● PROVIDED INFORMATION
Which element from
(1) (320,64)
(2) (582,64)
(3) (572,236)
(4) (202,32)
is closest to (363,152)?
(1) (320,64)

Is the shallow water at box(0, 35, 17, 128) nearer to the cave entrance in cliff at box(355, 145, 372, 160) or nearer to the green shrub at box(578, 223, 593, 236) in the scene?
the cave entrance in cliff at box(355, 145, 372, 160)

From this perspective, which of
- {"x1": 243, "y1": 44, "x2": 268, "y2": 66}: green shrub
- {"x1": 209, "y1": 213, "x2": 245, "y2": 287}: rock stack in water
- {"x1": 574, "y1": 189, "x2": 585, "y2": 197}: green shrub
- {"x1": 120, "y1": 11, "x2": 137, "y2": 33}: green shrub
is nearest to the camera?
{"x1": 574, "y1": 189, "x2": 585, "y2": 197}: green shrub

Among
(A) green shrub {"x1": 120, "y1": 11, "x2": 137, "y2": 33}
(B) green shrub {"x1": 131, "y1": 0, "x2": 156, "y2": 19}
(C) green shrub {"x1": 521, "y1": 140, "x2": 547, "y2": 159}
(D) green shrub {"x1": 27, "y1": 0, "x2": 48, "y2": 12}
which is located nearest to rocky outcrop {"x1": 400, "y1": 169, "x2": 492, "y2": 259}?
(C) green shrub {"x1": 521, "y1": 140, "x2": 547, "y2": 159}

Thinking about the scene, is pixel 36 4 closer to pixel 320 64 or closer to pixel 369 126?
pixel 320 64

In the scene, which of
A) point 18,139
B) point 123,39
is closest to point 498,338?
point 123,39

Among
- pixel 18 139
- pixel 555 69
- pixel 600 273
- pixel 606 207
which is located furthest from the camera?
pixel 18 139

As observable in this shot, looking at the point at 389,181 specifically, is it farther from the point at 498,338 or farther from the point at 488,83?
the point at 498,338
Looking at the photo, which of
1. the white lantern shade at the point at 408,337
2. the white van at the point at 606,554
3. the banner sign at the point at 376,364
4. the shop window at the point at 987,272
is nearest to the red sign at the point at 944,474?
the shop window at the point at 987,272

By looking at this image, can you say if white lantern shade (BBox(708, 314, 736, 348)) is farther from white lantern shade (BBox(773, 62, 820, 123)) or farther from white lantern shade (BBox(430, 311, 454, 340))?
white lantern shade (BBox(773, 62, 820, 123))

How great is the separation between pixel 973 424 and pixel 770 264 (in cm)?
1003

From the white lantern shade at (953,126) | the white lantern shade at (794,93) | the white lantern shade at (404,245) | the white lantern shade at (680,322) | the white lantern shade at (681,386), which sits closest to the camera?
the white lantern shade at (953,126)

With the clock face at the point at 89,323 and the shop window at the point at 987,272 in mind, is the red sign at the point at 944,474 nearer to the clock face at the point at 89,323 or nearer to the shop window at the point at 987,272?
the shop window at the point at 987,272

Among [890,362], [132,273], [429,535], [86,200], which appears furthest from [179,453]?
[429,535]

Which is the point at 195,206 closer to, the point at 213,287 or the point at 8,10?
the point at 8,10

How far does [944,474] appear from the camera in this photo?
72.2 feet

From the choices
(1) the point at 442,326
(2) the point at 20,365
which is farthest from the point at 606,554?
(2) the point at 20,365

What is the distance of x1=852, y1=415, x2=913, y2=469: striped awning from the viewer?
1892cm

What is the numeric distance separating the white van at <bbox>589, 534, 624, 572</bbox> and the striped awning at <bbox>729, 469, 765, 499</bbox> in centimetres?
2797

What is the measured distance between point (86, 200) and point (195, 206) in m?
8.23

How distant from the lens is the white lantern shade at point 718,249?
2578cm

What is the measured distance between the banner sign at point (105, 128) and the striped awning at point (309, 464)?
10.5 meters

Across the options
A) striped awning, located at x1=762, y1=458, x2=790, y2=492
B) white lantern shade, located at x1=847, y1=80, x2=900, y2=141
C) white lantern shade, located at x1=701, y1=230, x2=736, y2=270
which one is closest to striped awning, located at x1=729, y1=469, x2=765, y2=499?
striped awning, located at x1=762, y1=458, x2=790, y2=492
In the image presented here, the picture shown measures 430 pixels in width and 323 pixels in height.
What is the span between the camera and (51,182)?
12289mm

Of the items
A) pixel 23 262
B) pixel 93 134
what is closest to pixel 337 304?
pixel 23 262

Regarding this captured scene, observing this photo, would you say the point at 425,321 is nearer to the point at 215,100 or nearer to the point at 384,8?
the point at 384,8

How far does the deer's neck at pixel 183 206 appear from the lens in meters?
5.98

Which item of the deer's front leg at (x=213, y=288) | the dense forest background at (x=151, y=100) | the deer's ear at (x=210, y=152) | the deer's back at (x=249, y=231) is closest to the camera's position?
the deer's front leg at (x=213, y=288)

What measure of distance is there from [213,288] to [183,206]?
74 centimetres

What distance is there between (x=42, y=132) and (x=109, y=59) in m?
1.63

● REQUEST
Please update every row above by replacing "dense forest background" with "wooded backdrop" and keeping all other text the same.

● REPLY
Which element from
(1) (320,64)
(2) (582,64)
(3) (572,236)
(4) (202,32)
is closest to (363,152)?
(1) (320,64)

Is the shallow water at box(0, 35, 17, 128) nearer to the cave entrance in cliff at box(355, 145, 372, 160) or nearer to the green shrub at box(578, 223, 593, 236) in the scene?
the cave entrance in cliff at box(355, 145, 372, 160)

From this perspective, which of
- {"x1": 243, "y1": 44, "x2": 268, "y2": 66}: green shrub
- {"x1": 209, "y1": 213, "x2": 245, "y2": 287}: rock stack in water
- {"x1": 574, "y1": 189, "x2": 585, "y2": 197}: green shrub
- {"x1": 120, "y1": 11, "x2": 137, "y2": 33}: green shrub
is nearest to the camera?
{"x1": 574, "y1": 189, "x2": 585, "y2": 197}: green shrub

Among
(A) green shrub {"x1": 120, "y1": 11, "x2": 137, "y2": 33}
(B) green shrub {"x1": 131, "y1": 0, "x2": 156, "y2": 19}
(C) green shrub {"x1": 521, "y1": 140, "x2": 547, "y2": 159}
(D) green shrub {"x1": 27, "y1": 0, "x2": 48, "y2": 12}
which is located nearest to rocky outcrop {"x1": 400, "y1": 169, "x2": 492, "y2": 259}?
(C) green shrub {"x1": 521, "y1": 140, "x2": 547, "y2": 159}

Thinking about the scene, is pixel 36 4 closer to pixel 320 64 or closer to pixel 369 126?
pixel 320 64

In the scene, which of
A) point 18,139
B) point 123,39
is closest to point 498,338?
point 123,39

Among
- pixel 18 139
- pixel 555 69
- pixel 600 273
- pixel 606 207
which is located furthest from the camera?
pixel 18 139

As observable in this shot, looking at the point at 389,181 specifically, is it farther from the point at 498,338 or farther from the point at 488,83?
the point at 498,338
Looking at the photo, which of
1. the white lantern shade at the point at 408,337
2. the white van at the point at 606,554
3. the banner sign at the point at 376,364
4. the shop window at the point at 987,272
is nearest to the red sign at the point at 944,474?
the shop window at the point at 987,272

By looking at this image, can you say if white lantern shade (BBox(708, 314, 736, 348)) is farther from white lantern shade (BBox(773, 62, 820, 123)) or farther from white lantern shade (BBox(430, 311, 454, 340))?
white lantern shade (BBox(773, 62, 820, 123))

How great is the separation between pixel 973 424 and pixel 770 264 (in cm)?
1003

From the white lantern shade at (953,126) | the white lantern shade at (794,93) | the white lantern shade at (404,245) | the white lantern shade at (680,322) | the white lantern shade at (681,386), which sits closest to the camera?
the white lantern shade at (953,126)

With the clock face at the point at 89,323 and the shop window at the point at 987,272 in mind, is the red sign at the point at 944,474 nearer to the clock face at the point at 89,323 or nearer to the shop window at the point at 987,272?
the shop window at the point at 987,272

Among [890,362], [132,273], [429,535], [86,200], which appears furthest from [179,453]?
[429,535]

Which is the point at 195,206 closer to, the point at 213,287 or the point at 8,10?
the point at 8,10

How far does [944,474] appear from the camera in this photo?
72.2 feet

From the choices
(1) the point at 442,326
(2) the point at 20,365
which is farthest from the point at 606,554?
(2) the point at 20,365

What is the distance of x1=852, y1=415, x2=913, y2=469: striped awning from the viewer?
1892cm

What is the numeric distance separating the white van at <bbox>589, 534, 624, 572</bbox> and the striped awning at <bbox>729, 469, 765, 499</bbox> in centimetres?
2797

What is the measured distance between point (86, 200) and point (195, 206) in m?
8.23

How distant from the lens is the white lantern shade at point 718,249?
2578cm

What is the measured distance between the banner sign at point (105, 128) and the striped awning at point (309, 464)?
10.5 meters

Across the options
A) striped awning, located at x1=762, y1=458, x2=790, y2=492
B) white lantern shade, located at x1=847, y1=80, x2=900, y2=141
C) white lantern shade, located at x1=701, y1=230, x2=736, y2=270
which one is closest to striped awning, located at x1=729, y1=469, x2=765, y2=499?
striped awning, located at x1=762, y1=458, x2=790, y2=492
In the image presented here, the picture shown measures 430 pixels in width and 323 pixels in height.
What is the span between the camera and (51,182)?
12289mm

Of the items
A) pixel 23 262
B) pixel 93 134
what is closest to pixel 337 304?
pixel 23 262

Regarding this captured scene, observing this photo, would you say the point at 425,321 is nearer to the point at 215,100 or nearer to the point at 384,8?
the point at 384,8

How far does the deer's neck at pixel 183 206 appear from the lens in meters?
5.98

Which item of the deer's front leg at (x=213, y=288) | the wooded backdrop at (x=151, y=100) | the deer's ear at (x=210, y=152) | the deer's back at (x=249, y=231) is closest to the camera's position?
the deer's front leg at (x=213, y=288)

What measure of distance is there from [213,288] to [183,206]?
74 centimetres

What distance is there between (x=42, y=132) and (x=109, y=59) in m?
1.63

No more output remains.